These are programming principles that, when applied, increase cohesion, loose coupling and encapsulation.
The principles are:
S - The "single responsibility principle" states that each class should have a single responsibility. This makes it easier to understand and modify the code. Imagine a billing procedure that does just the job of billing, rather than one that also sends email notifications.
O - The "open-closed principle" states that a class can be extended, without having to modify it. It's open because you can extend it, but close because you don't have to know the internals but just the interface. In this way, it's possible to add functionality, without breaking the client already using the original service. Imagine an Operation class that defines the interface for an operation and then can be extended to perform sum or multiplication, versus an Operation Class that initially does only sums and then need to be modified to do multiplications as well.

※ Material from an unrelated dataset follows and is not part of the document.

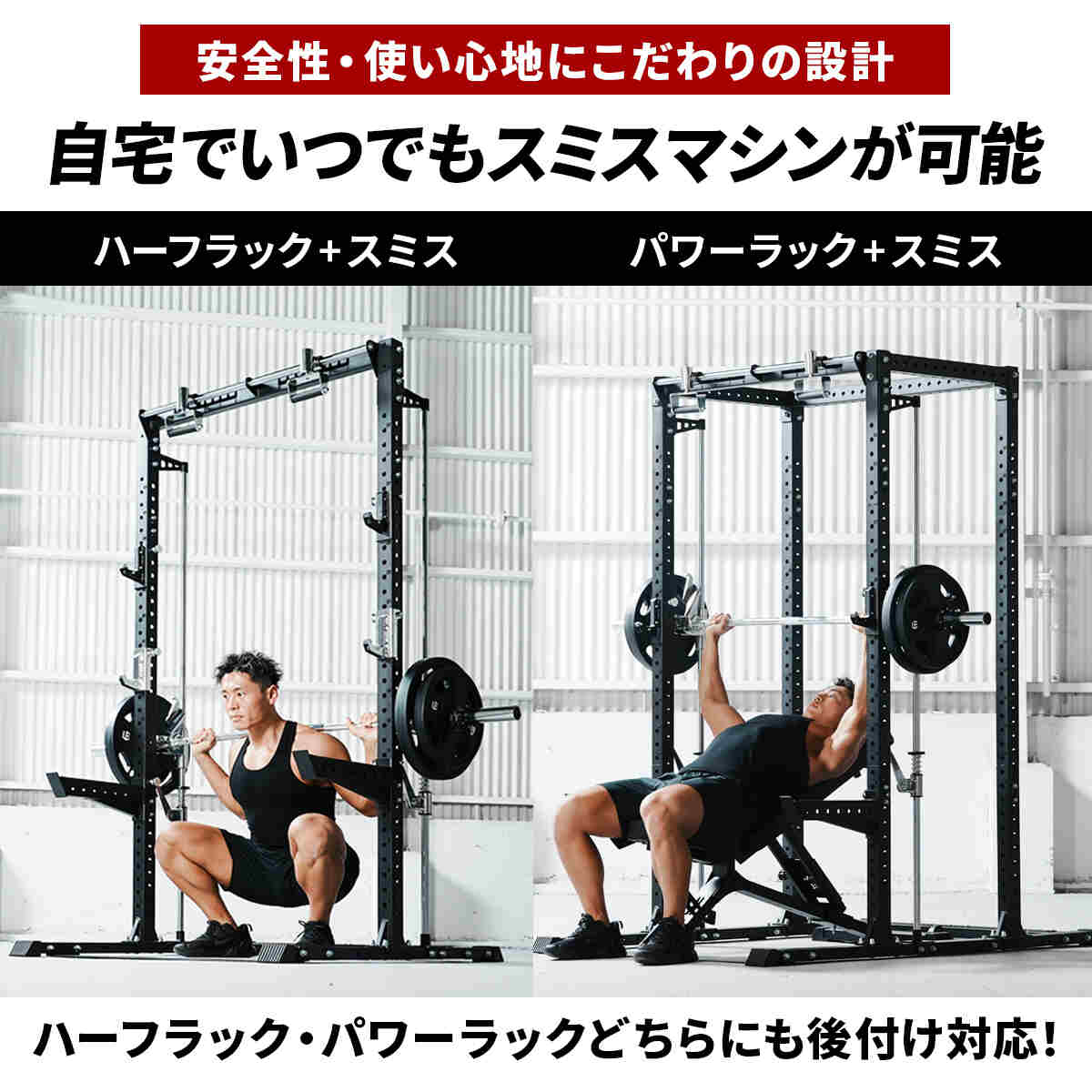 楽天市場】【全国配送】 スミスマシン アタッチメント [カスタムハーフ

A library will clarify this further: the code cannot be changed (so, it's closed), but you can extend classes from it.
L - The "Liskov substitution principle" states that references to base classes should be able to use derived objects, without knowing it. Imagine a Square class that inherits a Rectangle class. If the inherited methods are setWidth() and setHeight(), do you agree that the Square might have some weird behaviours?
There are some rules: the inherited methods must follow the same invariants, the return types can only restrict and arguments can only widen.
In other words, this is the same as the IS-A relationship.
I - The "interface segregation principle" states that a class should not depend on interfaces it doesn't need. So you should make your interfaces small and targeted, rather than general-purpose. This helps with cohesion and makes the code easy to understand.
D - The "dependency inversion principle" states that you should depend on abstractions. This makes it easier to modify implementations without breaking the code.
It's called inversion because high-level code depends on abstraction rather than low-level code and low-level code depends on the abstraction used by the high-level code. When we modify the low-level code, we don't break the high-level code (the caller), so this favour loose coupling.